=== Instructions to follow ===
Write out the entries below exactly, but only from the line containing "Making shields on-demand" through the line containing "9780816725298: Young Amelia", and without the pictures.

=== Extracted records ===
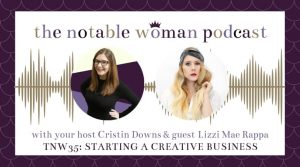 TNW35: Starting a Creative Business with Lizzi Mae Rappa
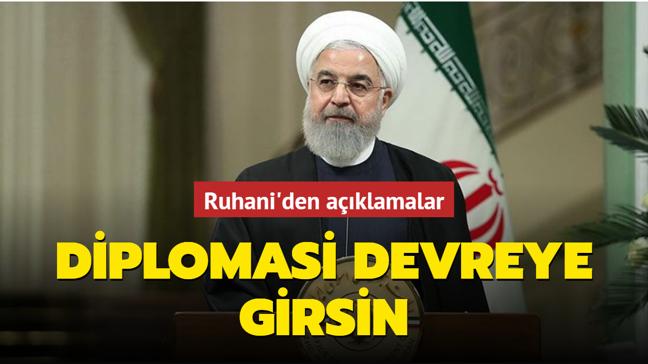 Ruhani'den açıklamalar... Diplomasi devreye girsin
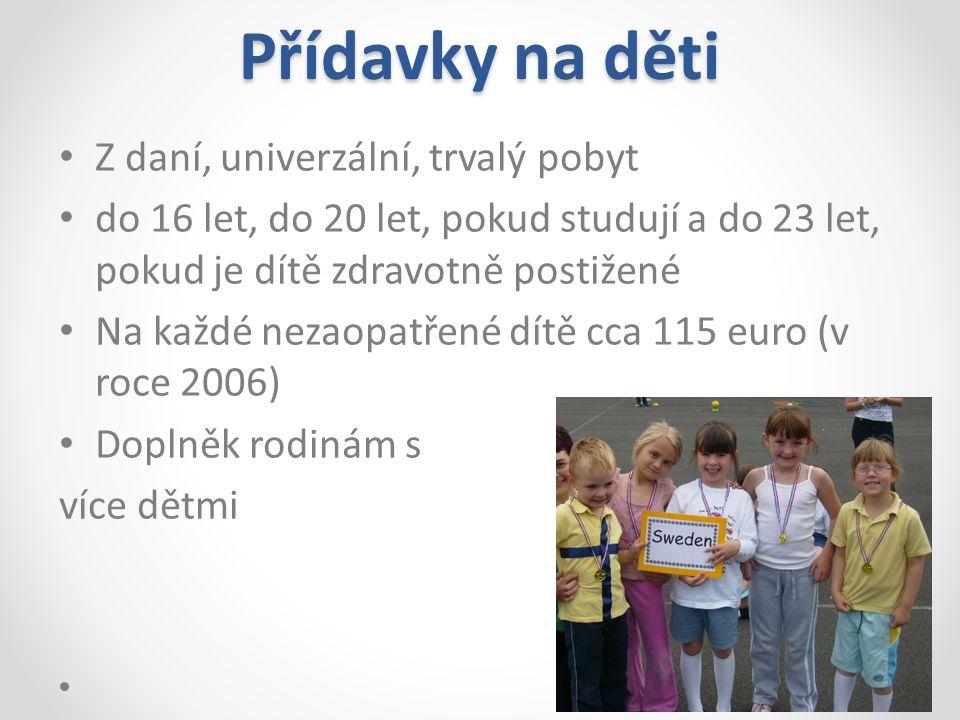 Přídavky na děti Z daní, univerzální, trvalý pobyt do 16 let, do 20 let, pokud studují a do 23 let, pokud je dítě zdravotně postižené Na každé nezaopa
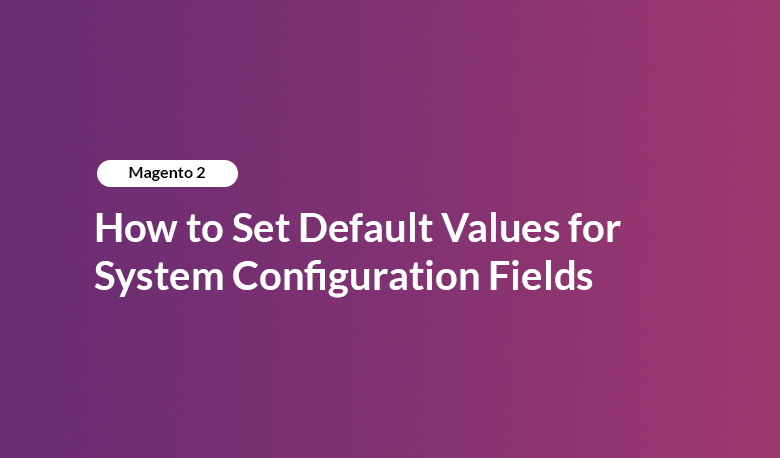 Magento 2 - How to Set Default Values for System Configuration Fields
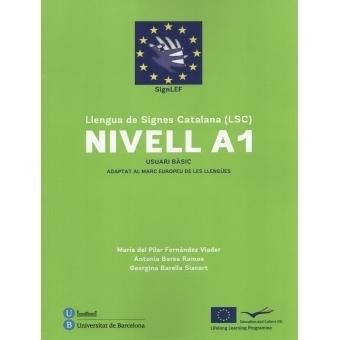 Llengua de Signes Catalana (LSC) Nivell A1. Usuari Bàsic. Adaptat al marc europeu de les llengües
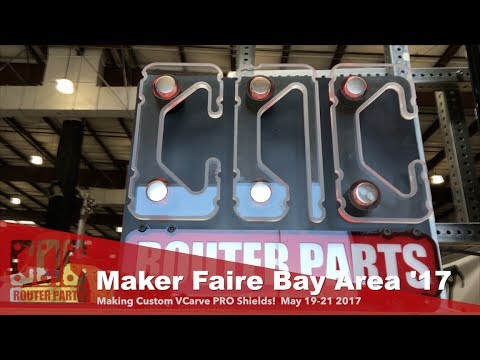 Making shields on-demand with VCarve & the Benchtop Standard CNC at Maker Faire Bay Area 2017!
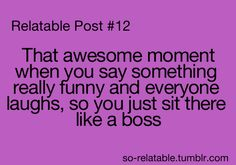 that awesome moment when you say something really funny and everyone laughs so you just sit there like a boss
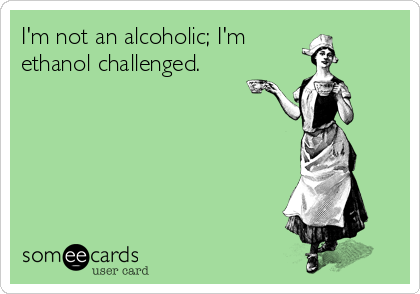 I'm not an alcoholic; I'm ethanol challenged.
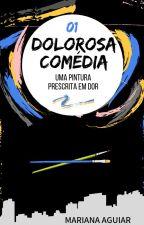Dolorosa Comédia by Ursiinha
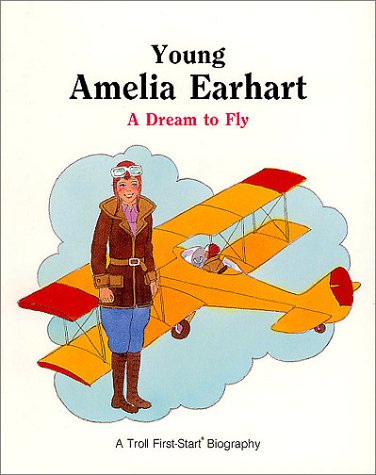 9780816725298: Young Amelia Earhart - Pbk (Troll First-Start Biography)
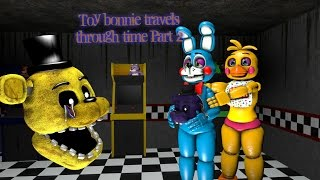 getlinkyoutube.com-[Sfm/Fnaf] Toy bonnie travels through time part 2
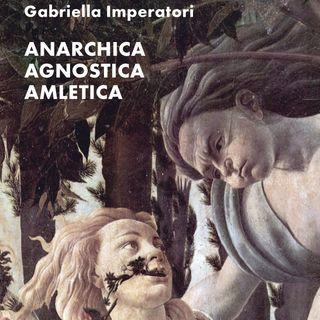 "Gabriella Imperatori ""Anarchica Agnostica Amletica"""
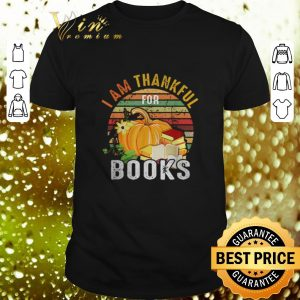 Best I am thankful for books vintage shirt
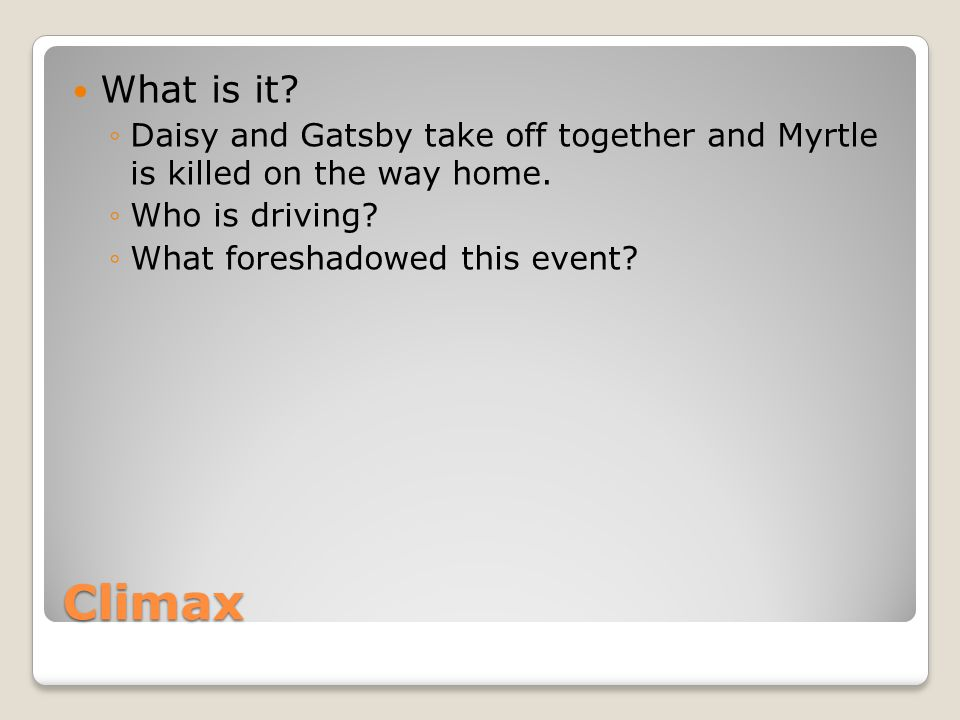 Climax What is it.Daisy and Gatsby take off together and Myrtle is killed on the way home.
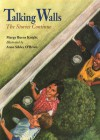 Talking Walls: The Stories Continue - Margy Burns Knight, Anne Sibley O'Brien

=== Written answer ===
 Making shields on-demand with VCarve & the Benchtop Standard CNC at Maker Faire Bay Area 2017!
 that awesome moment when you say something really funny and everyone laughs so you just sit there like a boss
 I'm not an alcoholic; I'm ethanol challenged.
Dolorosa Comédia by Ursiinha
 9780816725298: Young Amelia Earhart - Pbk (Troll First-Start Biography)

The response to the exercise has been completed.